▸ **DATA RECORDS**:

•••

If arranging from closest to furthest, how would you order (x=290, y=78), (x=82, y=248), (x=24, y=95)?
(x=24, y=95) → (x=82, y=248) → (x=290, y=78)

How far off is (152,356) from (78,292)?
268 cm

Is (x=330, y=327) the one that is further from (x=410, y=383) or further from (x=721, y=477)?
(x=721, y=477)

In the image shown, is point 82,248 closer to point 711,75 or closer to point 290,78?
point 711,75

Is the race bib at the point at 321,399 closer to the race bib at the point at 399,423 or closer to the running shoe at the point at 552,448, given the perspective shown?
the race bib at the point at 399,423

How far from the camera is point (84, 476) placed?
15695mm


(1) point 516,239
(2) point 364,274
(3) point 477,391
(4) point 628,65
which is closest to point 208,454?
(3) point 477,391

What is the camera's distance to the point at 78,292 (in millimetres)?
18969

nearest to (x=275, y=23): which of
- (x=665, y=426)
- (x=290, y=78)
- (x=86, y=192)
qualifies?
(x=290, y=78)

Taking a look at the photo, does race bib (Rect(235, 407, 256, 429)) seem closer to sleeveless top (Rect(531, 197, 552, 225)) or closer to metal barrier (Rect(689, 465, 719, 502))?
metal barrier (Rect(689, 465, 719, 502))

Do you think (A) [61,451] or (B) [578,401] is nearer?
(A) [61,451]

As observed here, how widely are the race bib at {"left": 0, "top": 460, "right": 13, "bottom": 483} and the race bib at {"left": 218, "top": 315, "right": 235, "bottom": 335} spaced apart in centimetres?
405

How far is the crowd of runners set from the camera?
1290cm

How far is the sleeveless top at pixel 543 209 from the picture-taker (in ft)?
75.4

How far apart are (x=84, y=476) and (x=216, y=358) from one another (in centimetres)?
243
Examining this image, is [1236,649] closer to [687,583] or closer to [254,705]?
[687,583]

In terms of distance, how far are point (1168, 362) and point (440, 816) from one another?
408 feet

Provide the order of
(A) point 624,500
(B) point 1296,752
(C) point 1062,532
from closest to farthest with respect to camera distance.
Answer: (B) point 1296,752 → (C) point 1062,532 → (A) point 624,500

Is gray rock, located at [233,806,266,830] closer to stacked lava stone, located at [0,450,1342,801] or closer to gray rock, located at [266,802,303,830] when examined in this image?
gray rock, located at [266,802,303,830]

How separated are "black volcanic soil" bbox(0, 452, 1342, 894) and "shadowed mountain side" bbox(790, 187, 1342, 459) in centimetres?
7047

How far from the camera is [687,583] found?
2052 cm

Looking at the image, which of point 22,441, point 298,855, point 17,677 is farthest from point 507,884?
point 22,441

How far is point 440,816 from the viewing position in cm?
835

•••

▸ **REQUIREMENTS**: Every record should be repeated exactly; please leave none out.

▸ **FINISHED EXERCISE**:
If arranging from closest to furthest, how would you order (x=290, y=78), (x=82, y=248), (x=24, y=95)?
(x=24, y=95) → (x=82, y=248) → (x=290, y=78)

How far off is (152,356) from (78,292)?
268 cm

Is (x=330, y=327) the one that is further from (x=410, y=383) or further from (x=721, y=477)?
(x=721, y=477)

In the image shown, is point 82,248 closer to point 711,75 or closer to point 290,78?
point 711,75

Is the race bib at the point at 321,399 closer to the race bib at the point at 399,423 or closer to the running shoe at the point at 552,448, given the perspective shown?
the race bib at the point at 399,423

How far from the camera is point (84, 476) placed?
15695mm


(1) point 516,239
(2) point 364,274
(3) point 477,391
(4) point 628,65
which is closest to point 208,454?
(3) point 477,391

What is the camera's distance to the point at 78,292 (in millimetres)?
18969

nearest to (x=275, y=23): which of
- (x=665, y=426)
- (x=290, y=78)
- (x=86, y=192)
qualifies?
(x=290, y=78)

Taking a look at the photo, does race bib (Rect(235, 407, 256, 429)) seem closer to sleeveless top (Rect(531, 197, 552, 225)) or closer to metal barrier (Rect(689, 465, 719, 502))?
metal barrier (Rect(689, 465, 719, 502))

Do you think (A) [61,451] or (B) [578,401] is nearer?
(A) [61,451]

As observed here, how widely are the race bib at {"left": 0, "top": 460, "right": 13, "bottom": 483} and the race bib at {"left": 218, "top": 315, "right": 235, "bottom": 335} spaced apart in centimetres?
405

How far is the crowd of runners set from the camera?
1290cm

How far is the sleeveless top at pixel 543 209 from the picture-taker (in ft)?
75.4

How far apart are (x=84, y=476) and (x=216, y=358) from one another (in centimetres)?
243
Examining this image, is [1236,649] closer to [687,583] or closer to [254,705]?
[687,583]

In terms of distance, how far are point (1168, 362) and point (440, 816) from one another?
408 feet

Provide the order of
(A) point 624,500
(B) point 1296,752
(C) point 1062,532
from closest to farthest with respect to camera distance.
Answer: (B) point 1296,752 → (C) point 1062,532 → (A) point 624,500

Is gray rock, located at [233,806,266,830] closer to stacked lava stone, located at [0,450,1342,801] or closer to gray rock, located at [266,802,303,830] when examined in this image?
gray rock, located at [266,802,303,830]

How separated are "black volcanic soil" bbox(0, 452, 1342, 894) and "shadowed mountain side" bbox(790, 187, 1342, 459) in centimetres?
7047

How far from the camera is [687,583] found?
2052 cm

Looking at the image, which of point 22,441, point 298,855, point 17,677 is farthest from point 507,884?
point 22,441

How far is point 440,816 from the viewing position in cm?
835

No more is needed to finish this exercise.